By Kate Montecarlo Cordova
Founder and Chairwoman
Association of Transgender People in the Philippines
When talking about tuberculosis and transgender health, the data speaks… but it’s incomplete.
A community screening in Pakistan found 1.1% TB prevalence among transgender women. In Lima, Peru, it reached 2.9% — even higher among those living with HIV. And research from Papua New Guinea shows elevated TB symptom burden among key populations, including transgender women, compared to national averages.
And yet…
The World Health Organization (WHO) and national TB programs admit a major gap: Trans-specific TB data is largely missing from routine surveillance systems.
What does this mean?
If transgender people are invisible in data, we are invisible in policy. If we are invisible in policy, we are invisible in funding, services, and protection.
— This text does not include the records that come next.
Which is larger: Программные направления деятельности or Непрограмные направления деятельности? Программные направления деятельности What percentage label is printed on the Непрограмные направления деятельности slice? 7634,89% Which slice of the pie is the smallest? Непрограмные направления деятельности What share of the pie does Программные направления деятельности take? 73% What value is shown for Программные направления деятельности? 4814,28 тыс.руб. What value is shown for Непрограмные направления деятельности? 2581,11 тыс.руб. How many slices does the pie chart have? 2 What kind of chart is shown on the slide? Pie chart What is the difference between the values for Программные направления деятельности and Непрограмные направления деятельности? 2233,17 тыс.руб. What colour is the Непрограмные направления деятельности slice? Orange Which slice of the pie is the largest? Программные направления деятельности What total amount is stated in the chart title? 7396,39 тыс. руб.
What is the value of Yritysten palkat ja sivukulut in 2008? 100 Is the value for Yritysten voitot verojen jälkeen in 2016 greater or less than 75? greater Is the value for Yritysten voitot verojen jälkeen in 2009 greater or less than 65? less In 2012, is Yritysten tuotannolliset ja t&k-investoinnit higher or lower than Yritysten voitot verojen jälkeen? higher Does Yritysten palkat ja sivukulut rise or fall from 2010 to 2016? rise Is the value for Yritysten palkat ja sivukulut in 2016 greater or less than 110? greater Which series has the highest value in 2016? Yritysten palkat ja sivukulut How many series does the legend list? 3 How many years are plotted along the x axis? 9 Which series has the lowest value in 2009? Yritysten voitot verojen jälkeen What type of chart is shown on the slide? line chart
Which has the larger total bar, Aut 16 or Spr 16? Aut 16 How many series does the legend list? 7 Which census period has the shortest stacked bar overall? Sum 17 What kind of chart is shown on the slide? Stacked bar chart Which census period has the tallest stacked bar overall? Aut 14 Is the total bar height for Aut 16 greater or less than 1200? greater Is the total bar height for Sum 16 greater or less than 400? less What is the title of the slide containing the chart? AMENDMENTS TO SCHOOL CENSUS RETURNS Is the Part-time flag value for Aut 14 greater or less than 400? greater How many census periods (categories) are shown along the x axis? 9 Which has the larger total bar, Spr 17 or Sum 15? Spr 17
As near point-of-care (nPOC) TB diagnostics expand globally under Global Fund Grant Cycle 8, we must ask: How will these strategies meaningfully include transgender and gender-diverse communities in surveillance, reporting, and community-based delivery — without increasing stigma, discrimination, or risk?
Diagnostic equity must include gender identity.
No data. No visibility.
No visibility. No policy precision.
No policy precision. No equity.
I say this not just as an advocate, but as a TB survivor. I went through hell accessing treatment. I faced stigma in healthcare settings. I struggled with access, dignity, and community support.
The TB response cannot claim to be universal while leaving transgender people behind.